I thought about preaching my brand of tolerance but thought the better of it. What made me wonder (not the in-disbelief kind, but the courious one) is, even people from Mainland having been living closely with those from Taiwan, this experience did not really change their attitude much, if at all. I mean we studied, worked, lunched, teamed, and partied together. If anything, I believe most of us feel the two sides are closer–however involuntary–than each with the non-Chinese crowd. Yet that is still not enough to cause some of them to rethink how ridiculous it is to go back to a relationship that we didn’t initiate nor appreciate. In other words, the hatred and distrust between the two side was started by our grandparents. They may have geniune reasons to do so, but we can never truly appreciate this geniuneness since we never lived through that period.
(A related point is that how Chinese government handles Taiwan’s status is rather short-sighted. I always wanted to write an essay that is titled “Defeating a State, Losing a Nation”)
It is just another example of impossibility of “truth”. If one is blind to her own experience but rather fall for something others planted in her mind and internalize it, what does that experience matter?
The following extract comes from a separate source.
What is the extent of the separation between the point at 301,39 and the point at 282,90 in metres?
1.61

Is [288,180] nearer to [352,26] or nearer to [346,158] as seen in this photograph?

Ironically, someone organized a panel and having a group of students who spent three month in China, in an exchange program tailored for foreigners, to discuss the future of the country. I thought she put way too much weight on that three-month.
Of course, there are always exceptions. Like John Walker Lindh, whose short stint with another culture suddenly made him a complete convert. But that is why there are mental institutions. For most of us, we are likely to carry our little world around us–wherever we go.